While this may bring to mind the fake lecturer embarrassment PKU suffered two years ago, Qiu's allegation points to a more systematic fraud that cheats the government out of millions of yuan - New Centry Weekly quotes the dean of the mathematics department at an unnamed Chinese university to the effect that PKU used the presence of Princeton mathematics professor Tian Gang on its faculty to win a 130 million yuan grant to establish an international mathematics center.

Here's what Qiu said in Southern People Weekly in July (as quoted in Beijing Morning Post):

Many projects in China on the surface seem to involve lots of people, foreign experts especially, but they are actually fake.
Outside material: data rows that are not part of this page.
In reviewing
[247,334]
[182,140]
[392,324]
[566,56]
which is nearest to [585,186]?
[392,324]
Many professors work full-time overseas, where rules require them to spend nine months in the US (doing research). Harvard professors, for example, must spend 9 months in the US; they can only be away for three months. So-called full-time recruitment is all false. Why fake it? Where there's money to be made people will go after it. Whether Peking University or some other university, what they're given is money for full-time recruitment, several million per year, so why not go after it? When a famous university brings in a scholar it can use the name to get a hefty sum from the Ministry of Education. This is many people, not just a single individual. New York Times says that more than 40% of talent brought in by Peking University is from overseas. If you go to the US to check it out, I guarantee that most of them are fake.

Qiu did not provide any data to back up his allegation, and since he had clashed with PKU in the past, his remarks merely formed a part of this summer's debate over whether the mainland's top-level universities were hemorrhaging talent to Hong Kong.
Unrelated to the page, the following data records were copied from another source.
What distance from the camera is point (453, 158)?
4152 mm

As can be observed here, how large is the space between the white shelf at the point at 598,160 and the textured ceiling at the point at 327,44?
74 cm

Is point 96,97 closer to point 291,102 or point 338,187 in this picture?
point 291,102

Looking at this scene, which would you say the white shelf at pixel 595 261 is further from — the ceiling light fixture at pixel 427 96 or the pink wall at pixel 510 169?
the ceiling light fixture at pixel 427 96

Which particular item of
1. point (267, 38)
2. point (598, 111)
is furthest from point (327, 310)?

It was the university itself that resurrected the issue, when it issued a response to Qiu's allegations on the 29th of July.

Commentators immediately pounced on the university's statement, not because of the facts involved, but because of the attitude displayed by the PKU public relations reps. In the first place, the response was late in coming, more than half a month after Qiu Chengtong's allegations. More damaging to the university, however, was the tone of its response, which struck many as not taking the issue seriously.

From Wang Xiaoyu, a fellow of the Institute of Cultural Criticism of Tongji University, writing in the Southern Metropolis Daily:

Because of the lack of an independent third-party investigation, I remain dubious about the statements from both Qiu Chengtong and the PKU spokesperson. In the absence of sufficient materials, I do not plan to continue to discuss the issue of "baseless salaries" given to overseas talent; rather, I have some questions about the press spokesperson's "crisis PR." Not only does the formal declaration of the PKU authorities not put to rest the "rumors," but rather brings attention back to Qiu Chengtong's argument, which had already begun to be forgotten, and stirs up more debate. Speaking bluntly, this is case of tremendous failure of "crisis PR."

[The PKU] press spokesperson denied Qiu Chengtong's criticisms in one breath, calling it "rumor," but he did not provide sufficient evidence to support his position. Even if you say your opponent "twists facts," you still have the need to clarify those "facts." The majority of the press spokesperson's argument was devoted to criticising his opponent, and used a very small space to explain that invited overseas talent is divided into distinguished professors and lecturing professors, with differences in appointment times as well as compensation. But this explanation was not elaborated upon - how much overseas talent does PKU bring in? What is the proportional representation of distinguished professors and lecturing professors? How much time do they spend working at PKU? This important information was not explained, so naturally it is unconvincing. And the PKU press spokesperson completely ignored Qiu Chengtong's criticisms of his own student, PKU distinguished professor Tian Gang.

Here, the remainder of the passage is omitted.